Un climat conflictuel peut conduire des parents à plonger leurs enfants dans des situations néfastes. Ces attitudes sont punies par la loi. Ainsi, le parent qui refuse de remettre l’enfant à celui qui est en droit de le réclamer encourt une peine pouvant aller jusqu’à un an d’emprisonnement et 15 000 € d’amende.

Il en est de même pour la soustraction ou l’enlèvement d’enfant. Afin de prévenir ce type de faute, le parent chez qui réside l’enfant est tenu de notifier à l’autre tout changement de domicile, et ce dans le mois qui suit le déménagement. À défaut, il s’expose à une peine maximale de six mois d’emprisonnement et de 7 500 € d’amende. Par précaution, il est vivement conseillé au parent concerné d’informer l’autre par courrier recommandé avec avis de réception.

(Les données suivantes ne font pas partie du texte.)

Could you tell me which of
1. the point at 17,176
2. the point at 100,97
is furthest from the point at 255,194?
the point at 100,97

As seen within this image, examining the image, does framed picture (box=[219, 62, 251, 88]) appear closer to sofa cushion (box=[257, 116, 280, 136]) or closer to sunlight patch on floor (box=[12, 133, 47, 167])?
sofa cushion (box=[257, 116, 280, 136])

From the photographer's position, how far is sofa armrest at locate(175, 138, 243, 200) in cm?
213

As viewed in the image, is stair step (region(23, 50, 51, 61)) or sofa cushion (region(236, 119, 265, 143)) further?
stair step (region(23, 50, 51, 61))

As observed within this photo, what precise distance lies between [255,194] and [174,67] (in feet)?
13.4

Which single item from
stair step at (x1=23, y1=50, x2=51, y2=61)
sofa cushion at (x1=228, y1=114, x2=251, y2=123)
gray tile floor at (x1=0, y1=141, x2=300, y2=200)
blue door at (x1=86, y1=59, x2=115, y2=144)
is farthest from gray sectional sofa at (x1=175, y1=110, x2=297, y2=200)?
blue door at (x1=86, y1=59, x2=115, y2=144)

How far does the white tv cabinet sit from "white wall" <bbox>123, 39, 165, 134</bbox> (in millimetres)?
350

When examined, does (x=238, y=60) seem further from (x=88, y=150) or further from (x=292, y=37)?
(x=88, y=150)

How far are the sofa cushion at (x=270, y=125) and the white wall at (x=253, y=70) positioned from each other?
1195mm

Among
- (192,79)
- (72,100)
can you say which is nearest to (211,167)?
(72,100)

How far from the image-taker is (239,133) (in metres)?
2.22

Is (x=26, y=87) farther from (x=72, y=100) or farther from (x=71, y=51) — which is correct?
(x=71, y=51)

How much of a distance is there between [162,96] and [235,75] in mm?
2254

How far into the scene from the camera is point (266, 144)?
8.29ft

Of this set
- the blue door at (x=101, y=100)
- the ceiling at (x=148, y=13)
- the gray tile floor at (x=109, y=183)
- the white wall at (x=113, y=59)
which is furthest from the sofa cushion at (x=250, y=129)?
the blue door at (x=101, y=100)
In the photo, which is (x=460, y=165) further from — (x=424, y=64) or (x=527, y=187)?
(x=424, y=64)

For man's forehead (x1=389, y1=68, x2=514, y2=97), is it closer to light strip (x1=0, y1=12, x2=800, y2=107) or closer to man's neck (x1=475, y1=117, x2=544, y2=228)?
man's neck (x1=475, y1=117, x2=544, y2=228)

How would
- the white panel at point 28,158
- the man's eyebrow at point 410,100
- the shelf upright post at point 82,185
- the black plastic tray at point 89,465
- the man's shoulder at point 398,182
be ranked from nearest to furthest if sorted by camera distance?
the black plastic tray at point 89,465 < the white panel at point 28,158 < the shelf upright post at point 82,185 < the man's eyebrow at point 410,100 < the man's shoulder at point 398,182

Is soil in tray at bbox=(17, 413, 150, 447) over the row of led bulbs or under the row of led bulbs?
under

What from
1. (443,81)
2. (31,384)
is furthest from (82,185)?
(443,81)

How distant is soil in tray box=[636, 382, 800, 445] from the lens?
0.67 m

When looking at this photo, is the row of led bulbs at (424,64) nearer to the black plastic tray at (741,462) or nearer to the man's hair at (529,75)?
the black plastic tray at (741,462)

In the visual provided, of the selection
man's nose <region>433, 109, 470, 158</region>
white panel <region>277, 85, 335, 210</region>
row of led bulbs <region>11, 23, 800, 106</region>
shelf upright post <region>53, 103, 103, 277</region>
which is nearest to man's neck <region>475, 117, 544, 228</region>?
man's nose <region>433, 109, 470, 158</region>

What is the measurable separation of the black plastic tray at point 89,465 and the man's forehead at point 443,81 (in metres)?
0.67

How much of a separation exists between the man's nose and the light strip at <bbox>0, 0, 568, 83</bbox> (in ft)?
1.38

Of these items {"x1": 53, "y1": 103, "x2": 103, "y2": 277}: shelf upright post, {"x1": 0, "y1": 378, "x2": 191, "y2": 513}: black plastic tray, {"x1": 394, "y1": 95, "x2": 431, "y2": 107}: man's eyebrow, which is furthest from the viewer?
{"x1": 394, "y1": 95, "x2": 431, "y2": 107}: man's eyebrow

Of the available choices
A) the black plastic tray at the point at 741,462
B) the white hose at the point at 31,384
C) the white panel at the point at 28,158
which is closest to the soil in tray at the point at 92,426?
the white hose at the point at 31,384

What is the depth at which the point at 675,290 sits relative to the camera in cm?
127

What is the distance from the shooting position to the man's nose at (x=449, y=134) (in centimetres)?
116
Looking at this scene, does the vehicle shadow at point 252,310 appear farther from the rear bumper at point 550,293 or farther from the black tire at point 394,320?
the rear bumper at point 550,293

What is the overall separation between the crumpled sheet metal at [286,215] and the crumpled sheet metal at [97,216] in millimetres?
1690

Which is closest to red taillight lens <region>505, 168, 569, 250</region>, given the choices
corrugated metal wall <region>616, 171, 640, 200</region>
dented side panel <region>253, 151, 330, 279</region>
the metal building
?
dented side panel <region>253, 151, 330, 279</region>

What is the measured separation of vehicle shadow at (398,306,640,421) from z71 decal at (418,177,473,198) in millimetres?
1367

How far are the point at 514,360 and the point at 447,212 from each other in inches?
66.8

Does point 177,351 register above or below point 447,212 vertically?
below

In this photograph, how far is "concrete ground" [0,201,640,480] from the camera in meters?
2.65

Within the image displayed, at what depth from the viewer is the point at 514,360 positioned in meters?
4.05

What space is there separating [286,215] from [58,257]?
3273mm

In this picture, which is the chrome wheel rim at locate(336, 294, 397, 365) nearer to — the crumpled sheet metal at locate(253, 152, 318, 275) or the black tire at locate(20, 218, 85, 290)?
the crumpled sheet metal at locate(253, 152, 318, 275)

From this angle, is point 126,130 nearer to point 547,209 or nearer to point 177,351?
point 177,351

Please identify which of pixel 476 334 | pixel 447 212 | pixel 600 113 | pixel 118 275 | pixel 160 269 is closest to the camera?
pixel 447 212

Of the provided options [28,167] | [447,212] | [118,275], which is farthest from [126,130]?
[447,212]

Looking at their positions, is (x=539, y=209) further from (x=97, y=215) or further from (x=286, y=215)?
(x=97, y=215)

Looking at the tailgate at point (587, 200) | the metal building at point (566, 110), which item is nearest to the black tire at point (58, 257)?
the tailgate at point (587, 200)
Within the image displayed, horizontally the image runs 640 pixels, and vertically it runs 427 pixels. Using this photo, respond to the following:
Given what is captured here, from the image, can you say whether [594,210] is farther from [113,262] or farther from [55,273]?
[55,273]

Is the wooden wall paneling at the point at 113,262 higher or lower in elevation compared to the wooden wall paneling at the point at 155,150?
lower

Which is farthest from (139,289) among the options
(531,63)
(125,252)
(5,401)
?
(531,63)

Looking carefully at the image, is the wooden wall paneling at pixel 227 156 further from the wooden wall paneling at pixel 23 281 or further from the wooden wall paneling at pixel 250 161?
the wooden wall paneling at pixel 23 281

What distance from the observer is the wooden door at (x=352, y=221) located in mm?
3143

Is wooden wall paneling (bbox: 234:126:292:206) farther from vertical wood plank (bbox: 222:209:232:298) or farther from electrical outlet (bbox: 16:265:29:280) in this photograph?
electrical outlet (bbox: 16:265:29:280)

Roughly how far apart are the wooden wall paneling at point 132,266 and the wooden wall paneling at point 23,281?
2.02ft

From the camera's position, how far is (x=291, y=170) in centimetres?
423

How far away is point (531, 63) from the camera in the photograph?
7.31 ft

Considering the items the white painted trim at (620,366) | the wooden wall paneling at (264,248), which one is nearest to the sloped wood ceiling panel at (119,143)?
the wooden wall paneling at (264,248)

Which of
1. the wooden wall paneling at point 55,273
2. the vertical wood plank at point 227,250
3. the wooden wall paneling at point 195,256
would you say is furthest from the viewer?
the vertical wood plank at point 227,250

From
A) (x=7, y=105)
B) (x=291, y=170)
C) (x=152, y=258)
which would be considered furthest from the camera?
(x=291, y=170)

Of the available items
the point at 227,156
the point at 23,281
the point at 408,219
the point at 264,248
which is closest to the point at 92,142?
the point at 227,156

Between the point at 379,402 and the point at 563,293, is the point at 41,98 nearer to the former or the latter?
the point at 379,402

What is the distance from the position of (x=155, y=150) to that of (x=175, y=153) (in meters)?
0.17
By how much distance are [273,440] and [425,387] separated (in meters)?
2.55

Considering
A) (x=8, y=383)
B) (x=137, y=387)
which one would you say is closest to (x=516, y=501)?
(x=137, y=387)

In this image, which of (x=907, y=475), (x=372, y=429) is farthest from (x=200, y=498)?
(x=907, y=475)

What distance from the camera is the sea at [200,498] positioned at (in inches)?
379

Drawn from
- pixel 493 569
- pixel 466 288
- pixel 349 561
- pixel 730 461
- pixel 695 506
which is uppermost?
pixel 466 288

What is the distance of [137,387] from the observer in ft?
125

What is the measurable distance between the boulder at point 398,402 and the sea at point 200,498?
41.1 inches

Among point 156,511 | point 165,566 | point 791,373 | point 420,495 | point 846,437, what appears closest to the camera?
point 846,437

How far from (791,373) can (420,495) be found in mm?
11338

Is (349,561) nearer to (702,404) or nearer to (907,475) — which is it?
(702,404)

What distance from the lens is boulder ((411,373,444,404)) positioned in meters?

Enfin, "le parent qui volontairement ne respecte pas ses obligations en matière de pension alimentaire - et il suffit de ne pas payer pendant deux mois de suite - commet le délit d’abandon de famille, passible de deux ans d’emprisonnement et 15 000 € d’amende", indique Me Frédéric Cortes, qui précise : "Celui qui organise son insolvabilité en espérant éviter de régler la pension mise à sa charge par une décision de justice commet le délit d’organisation frauduleuse de l’insolvabilité, puni de trois ans d’emprisonnement et de 45 000 € d’amende." Voici la preuve, s’il en était besoin, que les parents doivent prendre très au sérieux leurs obligations découlant de l’autorité parentale.

L’avis de Sonia Tabbakh, psychologue et thérapeute familial à Paris

Les pères veulent davantage maintenir le lien d’une vie quotidienne avec leurs enfants, et souhaitent les accueillir très régulièrement chez eux. Souvent, c’est la constitution d’une nouvelle famille par les pères qui rend le projet réalisable. La résidence alternée, pour réussir, doit d’abord être facilement mise en pratique. Par exemple, il ne faut pas qu’elle occasionne de perte de temps en trajets fatigants. Elle doit aussi s’adapter à l’enfant et à ses besoins, à son âge, ses habitudes, son rythme et ses loisirs…

Les petits, jusqu’à 4-6 ans, sont encore dans un lien d’attachement important à leur mère, donc pour eux il est préférable d’écarter la résidence alternée ou de l’instaurer peu à peu. Pour les plus grands, le rythme d’une semaine sur deux crée souvent moins de rupture que le découpage de la semaine. La réussite de la formule dépend du climat qui entoure la séparation : un conflit, de la violence, ou un manque de communication n’est pas propice à la résidence alternée. Elle risque d’engendrer de réels conflits de loyauté chez l’enfant qui se sent coupé en deux. Le but n’est pas de partager l’enfant, mais de lui offrir la sécurité dans chacune de ses maisons.